E s gibt ja Leute, die wundern sich, wenn Ethnien, die eben noch miteinander auskamen, sich plötzlich die Schädel einschlagen: „Das sind doch Nachbarn!“
Eben, möchte ich dann immer antworten. Wer weit weg ist, kann mir egal sein, mein Nachbar dagegen … eine falsche Bewegung, und es knallt. Ich hatte schon Nachbarn, die das Radio aufdrehten, damit der Marder aufhört zu lärmen. Volksmusik. Ja, der Marder schwieg verdutzt, doch nicht für lange. Dann gab es eine wochenlange Sound-Eskalation. Am Ende sangen die Nachbarn zur Gitarre. Das konnte der Marder nicht. Ich sah, wie er frustriert sein Bündel schnürte, aber erst, nachdem er alle unsere Äpfel aufgefressen hatte.

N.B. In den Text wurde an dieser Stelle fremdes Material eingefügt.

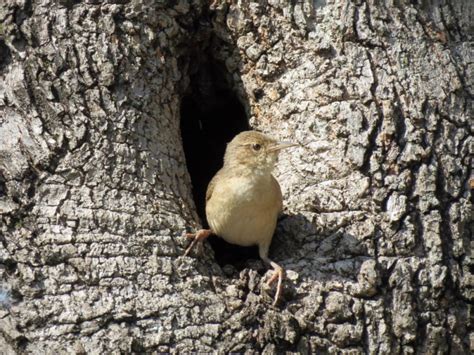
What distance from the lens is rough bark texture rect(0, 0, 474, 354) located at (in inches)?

Nachbarn mit Akkordeons, Nachbarn mit Partyscheune, mit Kampfhundzucht, mit Kindermotorrädern. Um mich herum wohnten schon Dezibeelzebuben aller Art. Sehr stolz war ich mal auf die Anlage eines Froschteichs als Geheimwaffe, bis mir auffiel, dass auch mein Schlafzimmerfenster im Einzugsbereich der grünen Teufel lag.
Viel schlimmer als stationäre Nachbarn sind widersinnigerweise temporäre. Zum Beispiel in der Bahn – man wird sie zwar schnell wieder los, aber leider vereinigen sie alle hassenswerten Eigenschaften der Menschheit auf sich und konzentrieren das Böse mit Hilfe ihrer Evil-Kondensatoren aus dem Bahn-Bonusprogramm genau in meine Richtung, während ich nicht an die Notbremse komme.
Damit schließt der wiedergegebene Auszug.